Она подслеповатыми глазами посмотрела на Лукаша, потом перевела взгляд на меня и вдруг всплеснула руками и кинулась ко мне, бормоча:

- Катажинка, девонька, откуда ты взялась! Ясная моя, а я так мучилась, что тебя не уберегла! Катажиночка!

Я попятилась в ужасе.

- Вы…вы меня с кем-то путаете! Я вас не знаю! Я не понимаю, о чем Вы говорите!
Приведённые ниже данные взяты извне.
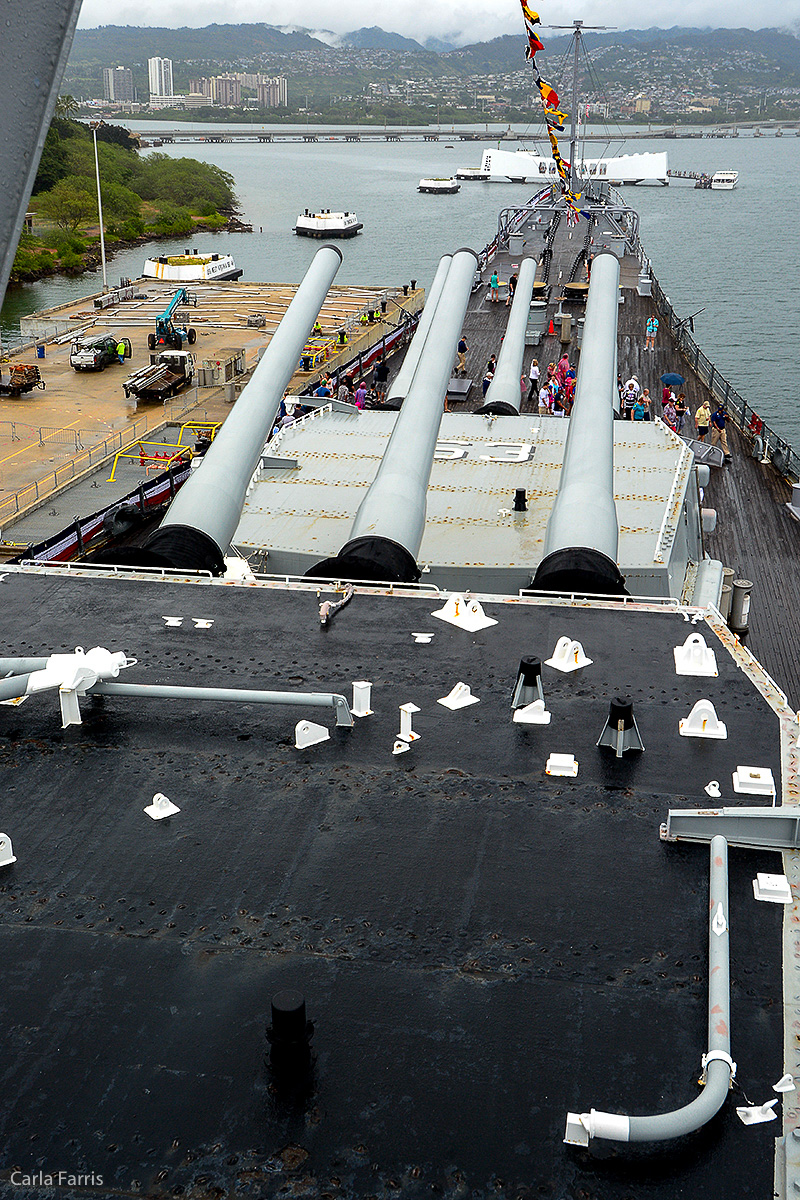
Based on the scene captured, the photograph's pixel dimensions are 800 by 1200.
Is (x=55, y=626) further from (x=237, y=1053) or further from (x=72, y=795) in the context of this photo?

Она схватила меня за щеки своими узловатыми сухими руками, притянула к себе, заглянула в глаза и от этого пронзающего насквозь взгляда у меня вдруг закружилась голова, а перед глазами замелькали пестрые неясные картинки. Потом она резко оттолкнула меня:

- Попутала я! Ты – не она! – и тут же, наклонившись, она зашептала так, чтобы ребята ее не слышали, - но она живет у тебя в душе, только ты не знаешь об этом! Тяжела для тебя эта ноша, девонька, ой, тяжела!





Я опять отпрянула, высвобождаясь из этих неожиданно цепких рук. Но старуха уже потеряла ко мне всякий интерес. Она вернулась в дом, кивнув Витьке:

- Ночевать будешь в сенях, на лавке. Если надо будет, позову!

Он закивал. Лукаш потрепал его по плечу:

- Мы поедем. В лагере волнуются. Завтра с утра вернемся.

- Хорошо.

Мы медленно побрели к озеру.

- Что это было? – спросил меня Лукаш.

Меня колотило, как в ознобе, было страшно и муторно. Перед глазами продолжали плыть цветные пятна.

- Не знаю…Сумасшедшая бабка, видно, спутала меня с кем-то.

- Да, с головой у нее явно не в порядке. Так и лет-то, слава богу, за восьмой десяток перевалило!

- Главное, чтобы она Тане помогла!

И опять мы не разговаривали до самого лагеря. Слишком много всего произошло за один вечер. Наш поцелуй в камышах представлялся мне чем-то далеким. Было ли это вообще: крупные белоснежные кувшинки, мерное покачивание лодки, обжигающие губы на моих губах, частое биение сердца? Словно угадав мои мысли, Лукаш на минуту бросил весла и, нагнувшись, опять поцеловал меня. Это был совсем другой поцелуй – мягкий, успокаивающий, нежный. Внушающий, что все будет хорошо.